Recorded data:
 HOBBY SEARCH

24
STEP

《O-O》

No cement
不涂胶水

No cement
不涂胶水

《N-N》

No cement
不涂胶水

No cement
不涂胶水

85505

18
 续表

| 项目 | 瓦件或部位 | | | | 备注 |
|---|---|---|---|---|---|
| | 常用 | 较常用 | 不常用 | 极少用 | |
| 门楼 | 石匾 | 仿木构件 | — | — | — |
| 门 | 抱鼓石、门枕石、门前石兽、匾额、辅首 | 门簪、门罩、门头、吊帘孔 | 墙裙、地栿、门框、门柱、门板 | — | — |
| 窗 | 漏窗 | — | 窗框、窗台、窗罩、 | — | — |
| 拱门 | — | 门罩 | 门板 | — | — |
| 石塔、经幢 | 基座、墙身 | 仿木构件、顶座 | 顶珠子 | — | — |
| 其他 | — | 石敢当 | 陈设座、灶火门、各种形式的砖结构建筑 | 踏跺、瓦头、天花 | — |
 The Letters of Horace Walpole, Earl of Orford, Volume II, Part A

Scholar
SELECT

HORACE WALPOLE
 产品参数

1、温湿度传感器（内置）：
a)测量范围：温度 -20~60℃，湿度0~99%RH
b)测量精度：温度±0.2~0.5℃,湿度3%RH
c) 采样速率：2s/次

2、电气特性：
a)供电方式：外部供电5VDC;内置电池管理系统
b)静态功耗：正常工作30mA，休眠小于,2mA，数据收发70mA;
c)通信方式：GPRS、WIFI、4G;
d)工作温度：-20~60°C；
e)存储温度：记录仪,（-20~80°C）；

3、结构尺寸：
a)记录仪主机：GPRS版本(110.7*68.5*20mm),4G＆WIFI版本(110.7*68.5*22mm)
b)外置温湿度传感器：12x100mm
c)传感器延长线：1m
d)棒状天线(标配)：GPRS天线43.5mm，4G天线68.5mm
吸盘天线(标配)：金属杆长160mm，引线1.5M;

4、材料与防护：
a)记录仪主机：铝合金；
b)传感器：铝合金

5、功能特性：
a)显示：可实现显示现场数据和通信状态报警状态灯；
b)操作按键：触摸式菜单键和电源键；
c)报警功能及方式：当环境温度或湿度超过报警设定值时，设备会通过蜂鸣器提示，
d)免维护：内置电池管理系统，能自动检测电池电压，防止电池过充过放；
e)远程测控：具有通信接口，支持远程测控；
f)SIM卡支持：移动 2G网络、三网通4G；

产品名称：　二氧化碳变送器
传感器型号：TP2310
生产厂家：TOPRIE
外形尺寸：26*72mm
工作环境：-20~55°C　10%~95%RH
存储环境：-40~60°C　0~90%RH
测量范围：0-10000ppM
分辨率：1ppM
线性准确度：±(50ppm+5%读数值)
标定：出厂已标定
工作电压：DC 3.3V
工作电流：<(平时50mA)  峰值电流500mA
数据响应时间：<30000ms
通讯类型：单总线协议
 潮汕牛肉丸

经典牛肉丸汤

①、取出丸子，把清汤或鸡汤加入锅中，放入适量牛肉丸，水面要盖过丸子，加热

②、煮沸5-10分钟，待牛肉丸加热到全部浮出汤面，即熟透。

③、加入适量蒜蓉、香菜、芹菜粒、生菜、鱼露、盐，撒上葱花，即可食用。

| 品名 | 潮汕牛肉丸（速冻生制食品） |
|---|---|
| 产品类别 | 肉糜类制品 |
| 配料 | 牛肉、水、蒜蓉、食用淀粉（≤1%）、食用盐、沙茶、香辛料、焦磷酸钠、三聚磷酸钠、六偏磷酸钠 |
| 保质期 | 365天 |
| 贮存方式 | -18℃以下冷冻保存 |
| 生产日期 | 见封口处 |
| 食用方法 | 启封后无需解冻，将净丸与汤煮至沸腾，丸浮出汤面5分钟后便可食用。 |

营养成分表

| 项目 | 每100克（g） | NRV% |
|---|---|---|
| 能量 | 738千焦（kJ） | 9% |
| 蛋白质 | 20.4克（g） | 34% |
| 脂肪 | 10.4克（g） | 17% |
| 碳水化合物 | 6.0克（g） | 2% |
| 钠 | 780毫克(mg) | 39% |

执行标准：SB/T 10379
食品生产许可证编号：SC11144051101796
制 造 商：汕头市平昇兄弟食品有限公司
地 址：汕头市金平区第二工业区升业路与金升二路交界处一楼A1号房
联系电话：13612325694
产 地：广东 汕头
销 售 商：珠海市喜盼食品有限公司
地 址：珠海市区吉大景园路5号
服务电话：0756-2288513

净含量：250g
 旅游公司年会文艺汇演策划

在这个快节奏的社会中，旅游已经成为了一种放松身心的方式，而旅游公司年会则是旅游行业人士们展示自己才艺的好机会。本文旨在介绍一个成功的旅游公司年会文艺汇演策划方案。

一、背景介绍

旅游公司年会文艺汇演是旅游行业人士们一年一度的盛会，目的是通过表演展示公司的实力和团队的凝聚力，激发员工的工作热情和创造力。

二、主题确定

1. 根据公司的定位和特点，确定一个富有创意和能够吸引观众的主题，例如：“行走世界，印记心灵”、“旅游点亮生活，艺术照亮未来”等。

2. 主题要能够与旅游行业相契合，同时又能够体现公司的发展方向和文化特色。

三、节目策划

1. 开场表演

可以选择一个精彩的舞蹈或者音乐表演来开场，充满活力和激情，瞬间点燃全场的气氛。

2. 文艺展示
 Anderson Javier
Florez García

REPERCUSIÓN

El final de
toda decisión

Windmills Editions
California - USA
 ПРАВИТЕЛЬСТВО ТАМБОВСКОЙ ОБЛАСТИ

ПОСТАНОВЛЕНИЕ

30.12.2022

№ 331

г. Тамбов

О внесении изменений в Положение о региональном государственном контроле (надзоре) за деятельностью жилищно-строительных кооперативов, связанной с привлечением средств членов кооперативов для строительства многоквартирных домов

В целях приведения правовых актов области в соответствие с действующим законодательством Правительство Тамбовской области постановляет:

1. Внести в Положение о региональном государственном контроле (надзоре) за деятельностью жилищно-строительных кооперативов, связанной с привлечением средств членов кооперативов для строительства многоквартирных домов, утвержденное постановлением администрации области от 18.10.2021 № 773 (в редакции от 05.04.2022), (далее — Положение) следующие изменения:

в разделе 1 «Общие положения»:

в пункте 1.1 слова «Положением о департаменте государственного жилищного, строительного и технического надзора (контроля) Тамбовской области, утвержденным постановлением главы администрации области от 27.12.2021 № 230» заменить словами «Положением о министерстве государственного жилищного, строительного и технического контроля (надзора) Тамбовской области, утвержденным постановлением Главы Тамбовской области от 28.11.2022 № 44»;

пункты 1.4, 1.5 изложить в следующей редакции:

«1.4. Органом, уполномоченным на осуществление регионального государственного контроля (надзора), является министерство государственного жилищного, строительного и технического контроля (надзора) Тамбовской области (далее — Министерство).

**Work item**
Write each entry out again, exactly as it reads above.

**Expected answer**
 HOBBY SEARCH

24
STEP

《O-O》

No cement
不涂胶水

No cement
不涂胶水

《N-N》

No cement
不涂胶水

No cement
不涂胶水

85505

18
 续表

| 项目 | 瓦件或部位 | | | | 备注 |
|---|---|---|---|---|---|
| | 常用 | 较常用 | 不常用 | 极少用 | |
| 门楼 | 石匾 | 仿木构件 | — | — | — |
| 门 | 抱鼓石、门枕石、门前石兽、匾额、辅首 | 门簪、门罩、门头、吊帘孔 | 墙裙、地栿、门框、门柱、门板 | — | — |
| 窗 | 漏窗 | — | 窗框、窗台、窗罩、 | — | — |
| 拱门 | — | 门罩 | 门板 | — | — |
| 石塔、经幢 | 基座、墙身 | 仿木构件、顶座 | 顶珠子 | — | — |
| 其他 | — | 石敢当 | 陈设座、灶火门、各种形式的砖结构建筑 | 踏跺、瓦头、天花 | — |
 The Letters of Horace Walpole, Earl of Orford, Volume II, Part A

Scholar
SELECT

HORACE WALPOLE
 产品参数

1、温湿度传感器（内置）：
a)测量范围：温度 -20~60℃，湿度0~99%RH
b)测量精度：温度±0.2~0.5℃,湿度3%RH
c) 采样速率：2s/次

2、电气特性：
a)供电方式：外部供电5VDC;内置电池管理系统
b)静态功耗：正常工作30mA，休眠小于,2mA，数据收发70mA;
c)通信方式：GPRS、WIFI、4G;
d)工作温度：-20~60°C；
e)存储温度：记录仪,（-20~80°C）；

3、结构尺寸：
a)记录仪主机：GPRS版本(110.7*68.5*20mm),4G＆WIFI版本(110.7*68.5*22mm)
b)外置温湿度传感器：12x100mm
c)传感器延长线：1m
d)棒状天线(标配)：GPRS天线43.5mm，4G天线68.5mm
吸盘天线(标配)：金属杆长160mm，引线1.5M;

4、材料与防护：
a)记录仪主机：铝合金；
b)传感器：铝合金

5、功能特性：
a)显示：可实现显示现场数据和通信状态报警状态灯；
b)操作按键：触摸式菜单键和电源键；
c)报警功能及方式：当环境温度或湿度超过报警设定值时，设备会通过蜂鸣器提示，
d)免维护：内置电池管理系统，能自动检测电池电压，防止电池过充过放；
e)远程测控：具有通信接口，支持远程测控；
f)SIM卡支持：移动 2G网络、三网通4G；

产品名称：　二氧化碳变送器
传感器型号：TP2310
生产厂家：TOPRIE
外形尺寸：26*72mm
工作环境：-20~55°C　10%~95%RH
存储环境：-40~60°C　0~90%RH
测量范围：0-10000ppM
分辨率：1ppM
线性准确度：±(50ppm+5%读数值)
标定：出厂已标定
工作电压：DC 3.3V
工作电流：<(平时50mA)  峰值电流500mA
数据响应时间：<30000ms
通讯类型：单总线协议
 潮汕牛肉丸

经典牛肉丸汤

①、取出丸子，把清汤或鸡汤加入锅中，放入适量牛肉丸，水面要盖过丸子，加热

②、煮沸5-10分钟，待牛肉丸加热到全部浮出汤面，即熟透。

③、加入适量蒜蓉、香菜、芹菜粒、生菜、鱼露、盐，撒上葱花，即可食用。

| 品名 | 潮汕牛肉丸（速冻生制食品） |
|---|---|
| 产品类别 | 肉糜类制品 |
| 配料 | 牛肉、水、蒜蓉、食用淀粉（≤1%）、食用盐、沙茶、香辛料、焦磷酸钠、三聚磷酸钠、六偏磷酸钠 |
| 保质期 | 365天 |
| 贮存方式 | -18℃以下冷冻保存 |
| 生产日期 | 见封口处 |
| 食用方法 | 启封后无需解冻，将净丸与汤煮至沸腾，丸浮出汤面5分钟后便可食用。 |

营养成分表

| 项目 | 每100克（g） | NRV% |
|---|---|---|
| 能量 | 738千焦（kJ） | 9% |
| 蛋白质 | 20.4克（g） | 34% |
| 脂肪 | 10.4克（g） | 17% |
| 碳水化合物 | 6.0克（g） | 2% |
| 钠 | 780毫克(mg) | 39% |

执行标准：SB/T 10379
食品生产许可证编号：SC11144051101796
制 造 商：汕头市平昇兄弟食品有限公司
地 址：汕头市金平区第二工业区升业路与金升二路交界处一楼A1号房
联系电话：13612325694
产 地：广东 汕头
销 售 商：珠海市喜盼食品有限公司
地 址：珠海市区吉大景园路5号
服务电话：0756-2288513

净含量：250g
 旅游公司年会文艺汇演策划

在这个快节奏的社会中，旅游已经成为了一种放松身心的方式，而旅游公司年会则是旅游行业人士们展示自己才艺的好机会。本文旨在介绍一个成功的旅游公司年会文艺汇演策划方案。

一、背景介绍

旅游公司年会文艺汇演是旅游行业人士们一年一度的盛会，目的是通过表演展示公司的实力和团队的凝聚力，激发员工的工作热情和创造力。

二、主题确定

1. 根据公司的定位和特点，确定一个富有创意和能够吸引观众的主题，例如：“行走世界，印记心灵”、“旅游点亮生活，艺术照亮未来”等。

2. 主题要能够与旅游行业相契合，同时又能够体现公司的发展方向和文化特色。

三、节目策划

1. 开场表演

可以选择一个精彩的舞蹈或者音乐表演来开场，充满活力和激情，瞬间点燃全场的气氛。

2. 文艺展示
 Anderson Javier
Florez García

REPERCUSIÓN

El final de
toda decisión

Windmills Editions
California - USA
 ПРАВИТЕЛЬСТВО ТАМБОВСКОЙ ОБЛАСТИ

ПОСТАНОВЛЕНИЕ

30.12.2022

№ 331

г. Тамбов

О внесении изменений в Положение о региональном государственном контроле (надзоре) за деятельностью жилищно-строительных кооперативов, связанной с привлечением средств членов кооперативов для строительства многоквартирных домов

В целях приведения правовых актов области в соответствие с действующим законодательством Правительство Тамбовской области постановляет:

1. Внести в Положение о региональном государственном контроле (надзоре) за деятельностью жилищно-строительных кооперативов, связанной с привлечением средств членов кооперативов для строительства многоквартирных домов, утвержденное постановлением администрации области от 18.10.2021 № 773 (в редакции от 05.04.2022), (далее — Положение) следующие изменения:

в разделе 1 «Общие положения»:

в пункте 1.1 слова «Положением о департаменте государственного жилищного, строительного и технического надзора (контроля) Тамбовской области, утвержденным постановлением главы администрации области от 27.12.2021 № 230» заменить словами «Положением о министерстве государственного жилищного, строительного и технического контроля (надзора) Тамбовской области, утвержденным постановлением Главы Тамбовской области от 28.11.2022 № 44»;

пункты 1.4, 1.5 изложить в следующей редакции:

«1.4. Органом, уполномоченным на осуществление регионального государственного контроля (надзора), является министерство государственного жилищного, строительного и технического контроля (надзора) Тамбовской области (далее — Министерство).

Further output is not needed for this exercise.